» **ABOUT THIS EXERCISE**
From the records below, print only the part that opens with the line containing "2 MÖGLICHKEITEN" and closes with the line containing "Montage von unten"; omit the pictures.

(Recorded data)
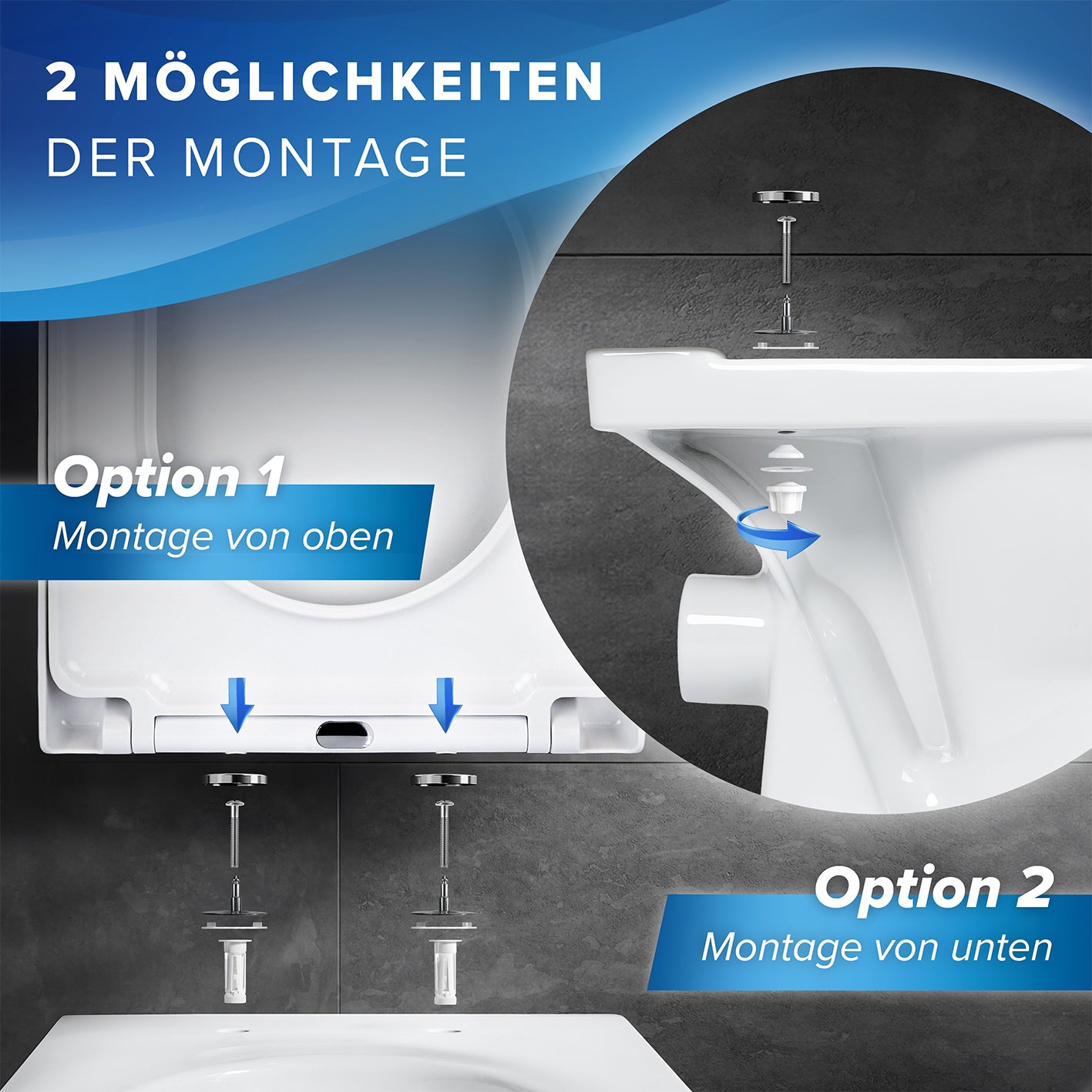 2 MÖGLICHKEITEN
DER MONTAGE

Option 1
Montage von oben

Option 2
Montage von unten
...
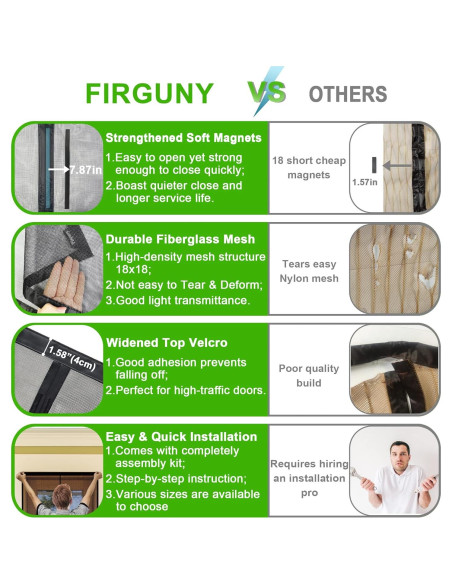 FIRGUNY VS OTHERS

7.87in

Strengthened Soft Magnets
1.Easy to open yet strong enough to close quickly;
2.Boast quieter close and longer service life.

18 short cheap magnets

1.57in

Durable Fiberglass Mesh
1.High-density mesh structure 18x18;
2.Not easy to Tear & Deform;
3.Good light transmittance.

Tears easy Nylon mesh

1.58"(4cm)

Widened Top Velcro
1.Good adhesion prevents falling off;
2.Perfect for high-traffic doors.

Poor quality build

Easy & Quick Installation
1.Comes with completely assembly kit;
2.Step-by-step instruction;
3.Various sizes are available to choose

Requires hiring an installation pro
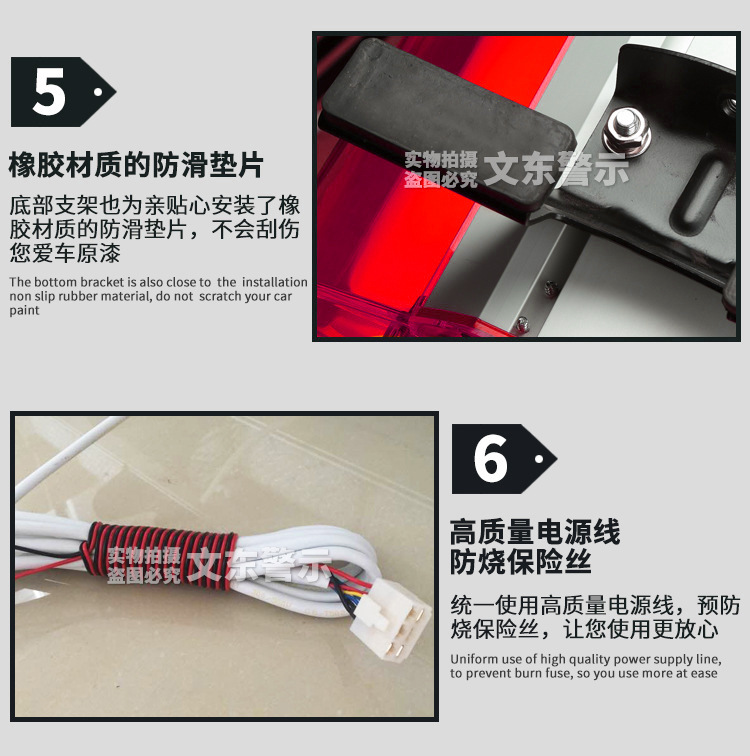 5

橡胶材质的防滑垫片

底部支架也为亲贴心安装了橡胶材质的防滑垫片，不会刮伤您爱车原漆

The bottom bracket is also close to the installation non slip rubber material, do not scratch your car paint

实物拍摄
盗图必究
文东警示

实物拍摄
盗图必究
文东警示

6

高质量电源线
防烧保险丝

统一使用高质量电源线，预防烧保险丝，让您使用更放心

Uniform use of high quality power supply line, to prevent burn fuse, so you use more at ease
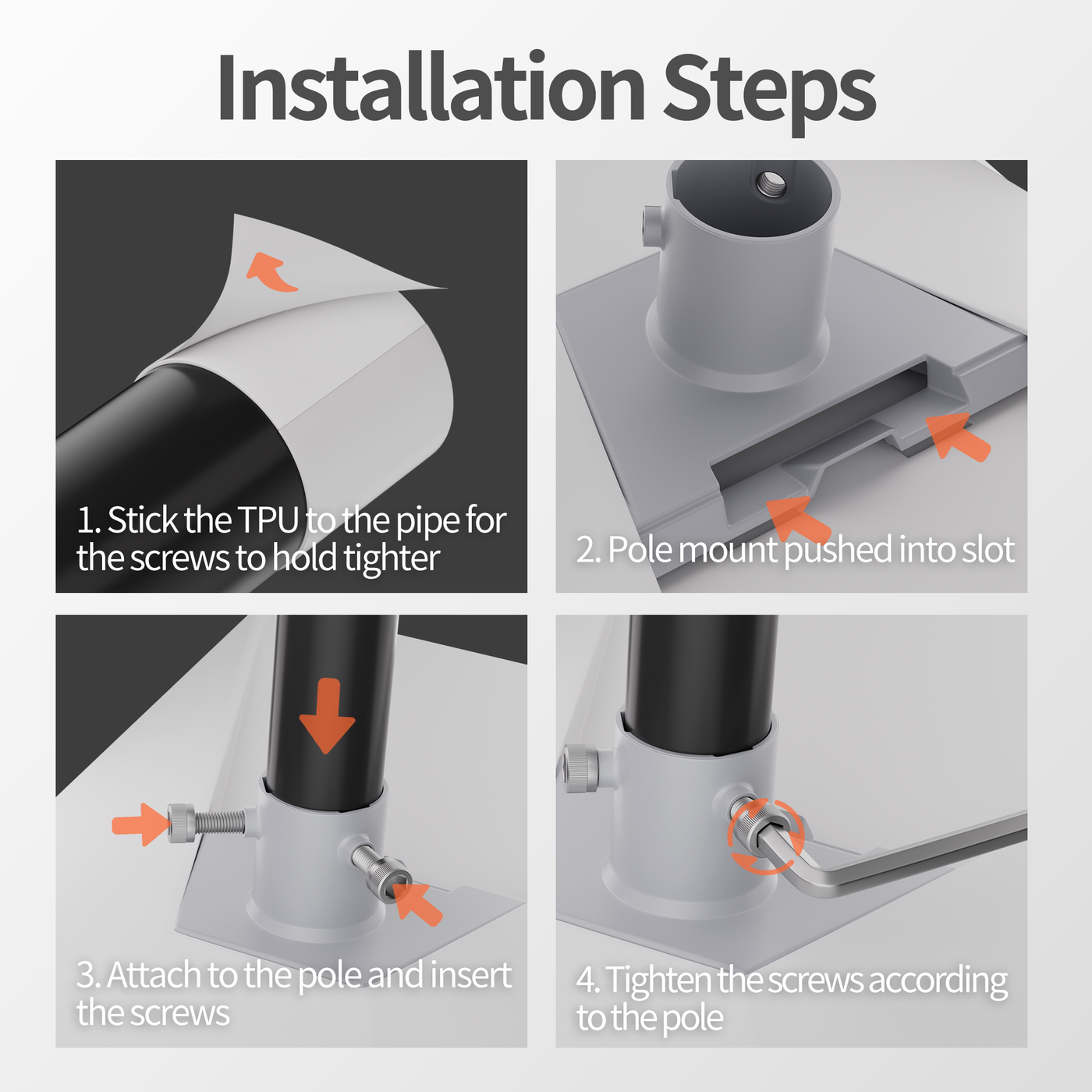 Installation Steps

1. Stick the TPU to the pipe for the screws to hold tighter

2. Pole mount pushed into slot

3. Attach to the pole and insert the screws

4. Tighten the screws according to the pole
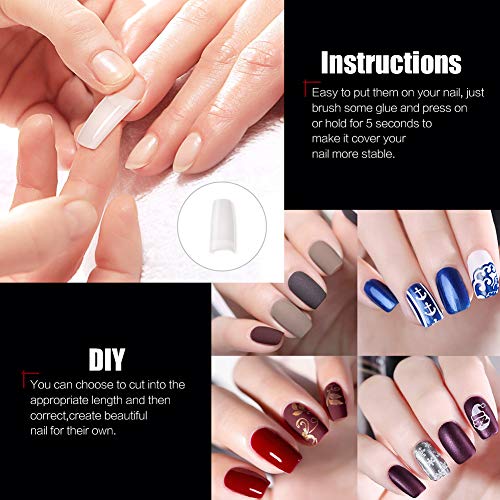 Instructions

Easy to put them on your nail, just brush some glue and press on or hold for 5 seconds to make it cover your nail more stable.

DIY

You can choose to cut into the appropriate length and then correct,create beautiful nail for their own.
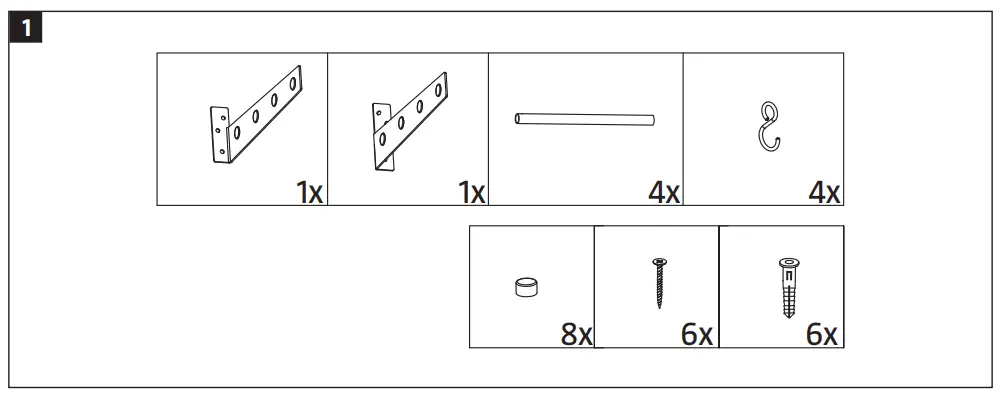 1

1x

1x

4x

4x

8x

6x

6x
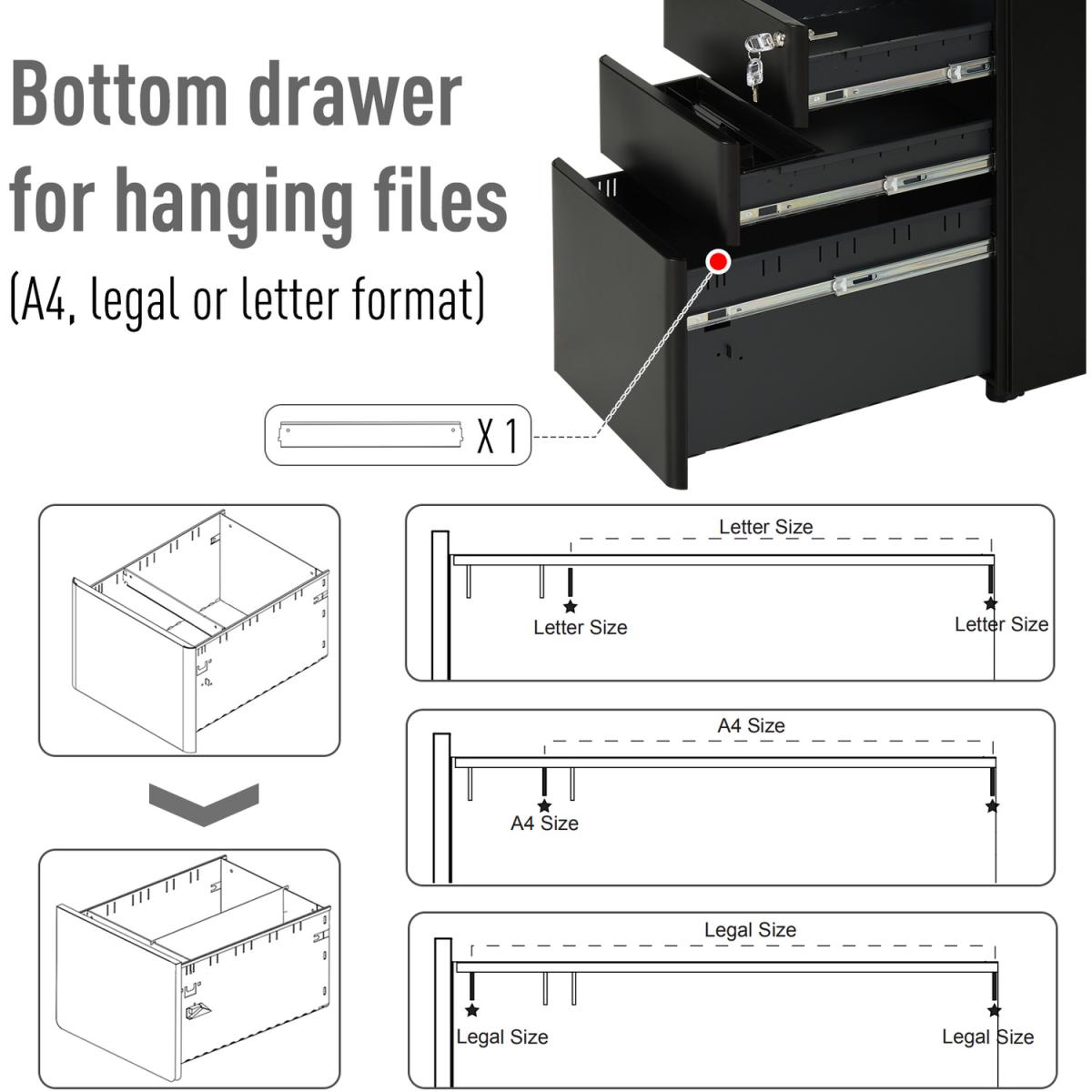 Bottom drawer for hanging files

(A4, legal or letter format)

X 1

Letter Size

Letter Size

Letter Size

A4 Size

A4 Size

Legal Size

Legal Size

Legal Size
...
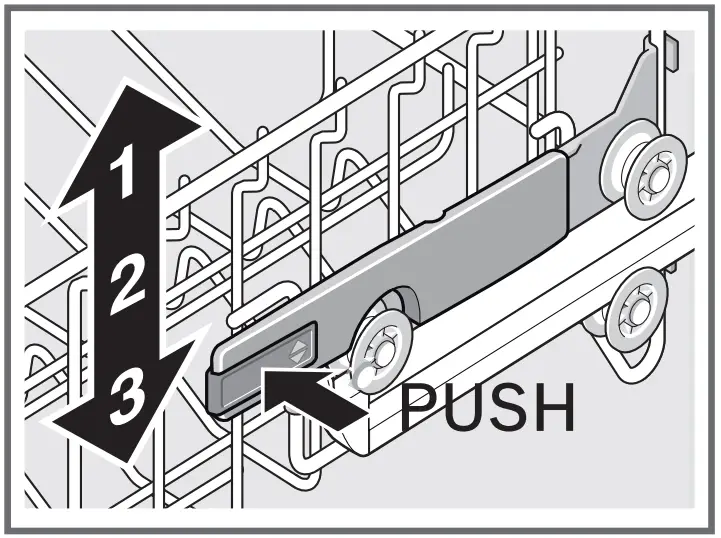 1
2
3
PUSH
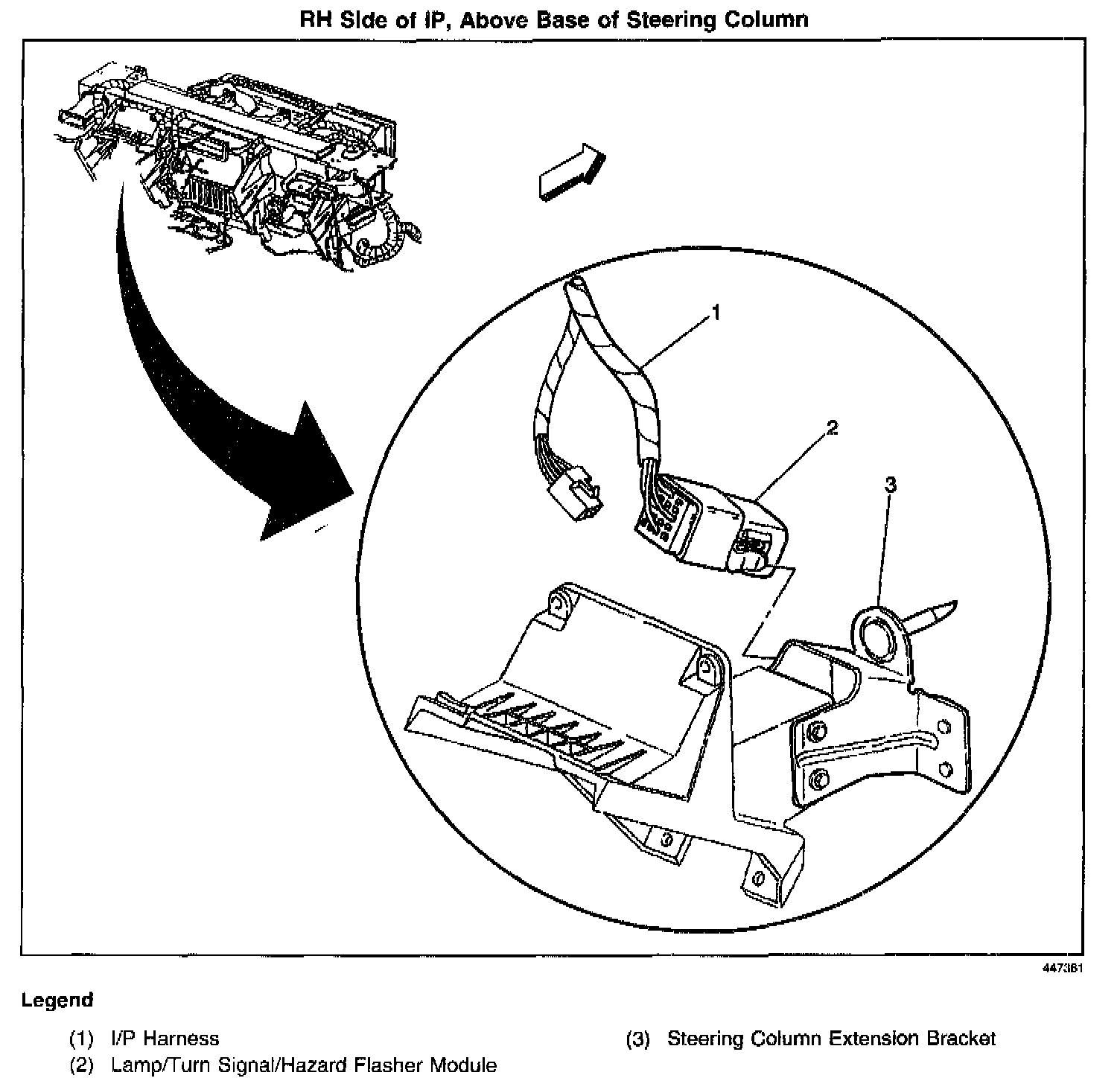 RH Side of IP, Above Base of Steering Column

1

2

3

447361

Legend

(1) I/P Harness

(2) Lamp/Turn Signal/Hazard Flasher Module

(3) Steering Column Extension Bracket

» **ANSWER FOR THIS EXERCISE**
 2 MÖGLICHKEITEN
DER MONTAGE

Option 1
Montage von oben

Option 2
Montage von unten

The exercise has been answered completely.